Spatial question items
----------
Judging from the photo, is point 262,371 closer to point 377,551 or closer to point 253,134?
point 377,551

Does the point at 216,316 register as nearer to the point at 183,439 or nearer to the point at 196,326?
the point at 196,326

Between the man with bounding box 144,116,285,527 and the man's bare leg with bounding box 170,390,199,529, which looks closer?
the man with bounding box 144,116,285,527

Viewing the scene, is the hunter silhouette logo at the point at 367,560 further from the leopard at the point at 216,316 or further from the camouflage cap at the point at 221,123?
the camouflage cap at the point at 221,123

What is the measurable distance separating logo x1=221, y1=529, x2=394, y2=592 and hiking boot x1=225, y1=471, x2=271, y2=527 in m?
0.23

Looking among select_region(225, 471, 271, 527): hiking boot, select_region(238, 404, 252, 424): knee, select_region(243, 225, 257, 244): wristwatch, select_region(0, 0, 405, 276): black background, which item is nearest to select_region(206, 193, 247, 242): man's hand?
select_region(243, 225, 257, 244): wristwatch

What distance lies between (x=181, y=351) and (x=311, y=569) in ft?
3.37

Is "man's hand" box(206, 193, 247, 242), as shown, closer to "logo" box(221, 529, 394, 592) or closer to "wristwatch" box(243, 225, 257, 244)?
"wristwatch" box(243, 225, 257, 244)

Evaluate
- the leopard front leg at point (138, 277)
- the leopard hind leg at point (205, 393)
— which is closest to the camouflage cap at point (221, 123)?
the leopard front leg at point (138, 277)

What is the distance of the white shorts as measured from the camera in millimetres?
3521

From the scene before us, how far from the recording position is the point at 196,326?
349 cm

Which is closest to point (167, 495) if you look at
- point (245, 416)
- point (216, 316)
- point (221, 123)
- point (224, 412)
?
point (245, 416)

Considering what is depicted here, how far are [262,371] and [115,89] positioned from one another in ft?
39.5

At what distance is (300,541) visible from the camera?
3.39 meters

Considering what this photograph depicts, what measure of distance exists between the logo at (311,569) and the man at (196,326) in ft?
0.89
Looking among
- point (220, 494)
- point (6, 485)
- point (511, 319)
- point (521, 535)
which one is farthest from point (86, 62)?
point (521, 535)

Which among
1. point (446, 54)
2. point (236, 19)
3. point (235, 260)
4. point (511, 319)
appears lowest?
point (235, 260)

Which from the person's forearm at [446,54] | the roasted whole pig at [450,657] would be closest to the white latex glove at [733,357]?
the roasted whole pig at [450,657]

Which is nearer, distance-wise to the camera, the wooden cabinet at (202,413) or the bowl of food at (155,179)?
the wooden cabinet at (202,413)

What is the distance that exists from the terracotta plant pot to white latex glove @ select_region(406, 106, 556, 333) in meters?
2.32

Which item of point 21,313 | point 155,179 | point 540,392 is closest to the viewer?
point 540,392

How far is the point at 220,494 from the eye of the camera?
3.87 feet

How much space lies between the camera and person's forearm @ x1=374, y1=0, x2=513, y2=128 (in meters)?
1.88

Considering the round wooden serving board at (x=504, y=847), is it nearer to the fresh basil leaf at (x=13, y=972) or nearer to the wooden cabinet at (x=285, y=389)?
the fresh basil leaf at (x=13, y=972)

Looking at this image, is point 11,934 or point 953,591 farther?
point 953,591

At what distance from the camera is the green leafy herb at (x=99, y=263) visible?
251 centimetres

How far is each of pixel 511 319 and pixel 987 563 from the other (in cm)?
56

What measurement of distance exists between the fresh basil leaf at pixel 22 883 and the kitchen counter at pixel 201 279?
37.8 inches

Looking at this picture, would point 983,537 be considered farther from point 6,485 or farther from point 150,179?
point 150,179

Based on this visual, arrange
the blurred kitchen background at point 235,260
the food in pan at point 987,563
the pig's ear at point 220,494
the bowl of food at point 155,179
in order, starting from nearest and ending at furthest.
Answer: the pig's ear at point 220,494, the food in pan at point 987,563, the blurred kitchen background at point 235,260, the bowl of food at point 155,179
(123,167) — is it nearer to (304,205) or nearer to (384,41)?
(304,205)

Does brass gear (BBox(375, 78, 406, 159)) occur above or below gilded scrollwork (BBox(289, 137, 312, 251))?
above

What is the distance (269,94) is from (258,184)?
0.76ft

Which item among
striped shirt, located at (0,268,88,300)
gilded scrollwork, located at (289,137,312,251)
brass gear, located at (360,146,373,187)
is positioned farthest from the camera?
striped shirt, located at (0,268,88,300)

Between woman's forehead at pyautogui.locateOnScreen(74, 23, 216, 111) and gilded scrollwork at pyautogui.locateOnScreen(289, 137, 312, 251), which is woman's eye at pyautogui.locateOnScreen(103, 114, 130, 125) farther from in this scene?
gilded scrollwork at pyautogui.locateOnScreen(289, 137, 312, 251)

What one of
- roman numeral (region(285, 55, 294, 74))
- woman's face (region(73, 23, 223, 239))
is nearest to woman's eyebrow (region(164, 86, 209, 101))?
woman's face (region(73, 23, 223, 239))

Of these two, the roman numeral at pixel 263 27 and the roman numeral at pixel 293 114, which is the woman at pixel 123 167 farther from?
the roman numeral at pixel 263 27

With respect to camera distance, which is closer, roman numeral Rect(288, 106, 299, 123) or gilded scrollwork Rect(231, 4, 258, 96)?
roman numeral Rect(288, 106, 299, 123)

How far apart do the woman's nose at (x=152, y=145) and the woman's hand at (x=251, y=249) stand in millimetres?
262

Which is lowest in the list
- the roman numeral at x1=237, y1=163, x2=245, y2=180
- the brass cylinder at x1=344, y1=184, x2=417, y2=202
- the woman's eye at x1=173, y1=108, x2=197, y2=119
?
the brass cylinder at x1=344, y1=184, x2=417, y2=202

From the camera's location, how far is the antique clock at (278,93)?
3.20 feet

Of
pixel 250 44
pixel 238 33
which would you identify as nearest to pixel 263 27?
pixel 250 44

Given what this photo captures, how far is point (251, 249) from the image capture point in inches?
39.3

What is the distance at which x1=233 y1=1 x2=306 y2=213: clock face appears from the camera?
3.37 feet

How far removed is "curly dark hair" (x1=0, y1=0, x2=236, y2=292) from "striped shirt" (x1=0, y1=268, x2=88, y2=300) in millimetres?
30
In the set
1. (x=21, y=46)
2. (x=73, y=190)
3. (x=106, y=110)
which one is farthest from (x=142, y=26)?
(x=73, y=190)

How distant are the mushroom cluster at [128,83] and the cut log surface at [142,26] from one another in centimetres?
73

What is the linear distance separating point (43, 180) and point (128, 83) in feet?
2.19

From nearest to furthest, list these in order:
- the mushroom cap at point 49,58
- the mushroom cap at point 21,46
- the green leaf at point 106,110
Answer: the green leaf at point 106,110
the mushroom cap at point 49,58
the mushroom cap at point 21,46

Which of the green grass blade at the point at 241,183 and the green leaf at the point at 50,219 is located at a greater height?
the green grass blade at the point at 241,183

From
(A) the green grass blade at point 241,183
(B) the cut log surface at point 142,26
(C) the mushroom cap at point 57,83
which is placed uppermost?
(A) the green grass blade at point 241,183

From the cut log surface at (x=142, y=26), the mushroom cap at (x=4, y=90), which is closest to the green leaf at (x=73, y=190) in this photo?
----------
__WHAT TO DO__.
Copy out every one of the items above, word for word, with no changes.

__OUTPUT FOR THIS EXERCISE__.
Judging from the photo, is point 262,371 closer to point 377,551 or closer to point 253,134?
point 377,551

Does the point at 216,316 register as nearer to the point at 183,439 or nearer to the point at 196,326?
the point at 196,326

Between the man with bounding box 144,116,285,527 and the man's bare leg with bounding box 170,390,199,529, which looks closer?
the man with bounding box 144,116,285,527

Viewing the scene, is the hunter silhouette logo at the point at 367,560 further from the leopard at the point at 216,316 or further from the camouflage cap at the point at 221,123?
the camouflage cap at the point at 221,123

What is the measurable distance separating logo x1=221, y1=529, x2=394, y2=592 and hiking boot x1=225, y1=471, x2=271, y2=527 in m?
0.23

Looking among select_region(225, 471, 271, 527): hiking boot, select_region(238, 404, 252, 424): knee, select_region(243, 225, 257, 244): wristwatch, select_region(0, 0, 405, 276): black background, which item is nearest to select_region(206, 193, 247, 242): man's hand?
select_region(243, 225, 257, 244): wristwatch

What distance lies between (x=181, y=351) and (x=311, y=569) in ft?
3.37

Is "man's hand" box(206, 193, 247, 242), as shown, closer to "logo" box(221, 529, 394, 592) or closer to "wristwatch" box(243, 225, 257, 244)?
"wristwatch" box(243, 225, 257, 244)

Evaluate
- the leopard front leg at point (138, 277)
- the leopard hind leg at point (205, 393)
— which is closest to the camouflage cap at point (221, 123)?
the leopard front leg at point (138, 277)

What is the distance of the white shorts as measured from the camera in millimetres?
3521

From the scene before us, how far from the recording position is the point at 196,326?
349 cm

Which is closest to point (167, 495) if you look at
- point (245, 416)
- point (216, 316)
- point (221, 123)
- point (224, 412)
?
point (245, 416)

Considering what is depicted here, how far are [262,371] and [115,89] positioned from one another in ft?
39.5

At what distance is (300,541) visible from the camera?
3.39 meters

Considering what this photograph depicts, what measure of distance exists between the logo at (311,569) and the man at (196,326) in ft?
0.89
Looking among
- point (220, 494)
- point (6, 485)
- point (511, 319)
- point (521, 535)
which one is farthest from point (86, 62)?
point (521, 535)

Which among
1. point (446, 54)
2. point (236, 19)
3. point (235, 260)
4. point (511, 319)
appears lowest?
point (235, 260)

Which from the person's forearm at [446,54] | the roasted whole pig at [450,657] would be closest to the white latex glove at [733,357]?
the roasted whole pig at [450,657]

Which is nearer, distance-wise to the camera, the wooden cabinet at (202,413) or the bowl of food at (155,179)?
the wooden cabinet at (202,413)

What is the distance that exists from the terracotta plant pot to white latex glove @ select_region(406, 106, 556, 333) in meters?
2.32

Which item of point 21,313 | point 155,179 | point 540,392 is closest to the viewer?
point 540,392

How far is the point at 220,494 from the eye of the camera?
3.87 feet

How much space lies between the camera and person's forearm @ x1=374, y1=0, x2=513, y2=128 (in meters)?
1.88

Considering the round wooden serving board at (x=504, y=847), is it nearer to the fresh basil leaf at (x=13, y=972) or nearer to the wooden cabinet at (x=285, y=389)?
the fresh basil leaf at (x=13, y=972)

Looking at this image, is point 11,934 or point 953,591 farther?
point 953,591

At what distance from the camera is the green leafy herb at (x=99, y=263) visible?
251 centimetres

How far is each of pixel 511 319 and pixel 987 563 from the other (in cm)?
56

What measurement of distance exists between the fresh basil leaf at pixel 22 883 and the kitchen counter at pixel 201 279?
37.8 inches

Looking at this picture, would point 983,537 be considered farther from point 6,485 or farther from point 150,179?
point 150,179

Based on this visual, arrange
the blurred kitchen background at point 235,260
the food in pan at point 987,563
the pig's ear at point 220,494
the bowl of food at point 155,179
in order, starting from nearest and ending at furthest.
Answer: the pig's ear at point 220,494, the food in pan at point 987,563, the blurred kitchen background at point 235,260, the bowl of food at point 155,179
(123,167) — is it nearer to (304,205) or nearer to (384,41)?
(304,205)

Does brass gear (BBox(375, 78, 406, 159)) occur above or below gilded scrollwork (BBox(289, 137, 312, 251))?
above

What is the distance (269,94) is from (258,184)?
0.76ft

Which item among
striped shirt, located at (0,268,88,300)
gilded scrollwork, located at (289,137,312,251)
brass gear, located at (360,146,373,187)
is positioned farthest from the camera?
striped shirt, located at (0,268,88,300)

Between woman's forehead at pyautogui.locateOnScreen(74, 23, 216, 111) and gilded scrollwork at pyautogui.locateOnScreen(289, 137, 312, 251), which is woman's eye at pyautogui.locateOnScreen(103, 114, 130, 125) farther from in this scene?
gilded scrollwork at pyautogui.locateOnScreen(289, 137, 312, 251)

What one of
- roman numeral (region(285, 55, 294, 74))
- woman's face (region(73, 23, 223, 239))
is nearest to woman's eyebrow (region(164, 86, 209, 101))?
woman's face (region(73, 23, 223, 239))

Of these two, the roman numeral at pixel 263 27 and the roman numeral at pixel 293 114, which is the woman at pixel 123 167 farther from?
the roman numeral at pixel 263 27

With respect to camera distance, which is closer, roman numeral Rect(288, 106, 299, 123) or gilded scrollwork Rect(231, 4, 258, 96)?
roman numeral Rect(288, 106, 299, 123)

How far apart do the woman's nose at (x=152, y=145) and the woman's hand at (x=251, y=249) stand in millimetres?
262

Which is lowest in the list
- the roman numeral at x1=237, y1=163, x2=245, y2=180
- the brass cylinder at x1=344, y1=184, x2=417, y2=202
- the woman's eye at x1=173, y1=108, x2=197, y2=119
?
the brass cylinder at x1=344, y1=184, x2=417, y2=202

From the camera's location, how far is the antique clock at (278,93)?
3.20 feet

Of
pixel 250 44
pixel 238 33
which would you identify as nearest to pixel 263 27?
pixel 250 44

Given what this photo captures, how far is point (251, 249) from the image capture point in inches?
39.3

What is the distance at which x1=233 y1=1 x2=306 y2=213: clock face appears from the camera?
3.37 feet

How far removed is "curly dark hair" (x1=0, y1=0, x2=236, y2=292) from "striped shirt" (x1=0, y1=268, x2=88, y2=300) in millimetres?
30
In the set
1. (x=21, y=46)
2. (x=73, y=190)
3. (x=106, y=110)
which one is farthest from (x=142, y=26)?
(x=73, y=190)

How distant are the mushroom cluster at [128,83] and the cut log surface at [142,26] from one another in centimetres?
73

What is the linear distance separating point (43, 180) and point (128, 83) in feet?
2.19

From nearest to furthest, list these in order:
- the mushroom cap at point 49,58
- the mushroom cap at point 21,46
- the green leaf at point 106,110
Answer: the green leaf at point 106,110
the mushroom cap at point 49,58
the mushroom cap at point 21,46

Which of the green grass blade at the point at 241,183 and the green leaf at the point at 50,219 is located at a greater height?
the green grass blade at the point at 241,183

From
(A) the green grass blade at point 241,183
(B) the cut log surface at point 142,26
(C) the mushroom cap at point 57,83
which is placed uppermost?
(A) the green grass blade at point 241,183

From the cut log surface at (x=142, y=26), the mushroom cap at (x=4, y=90), which is closest to the green leaf at (x=73, y=190) in this photo?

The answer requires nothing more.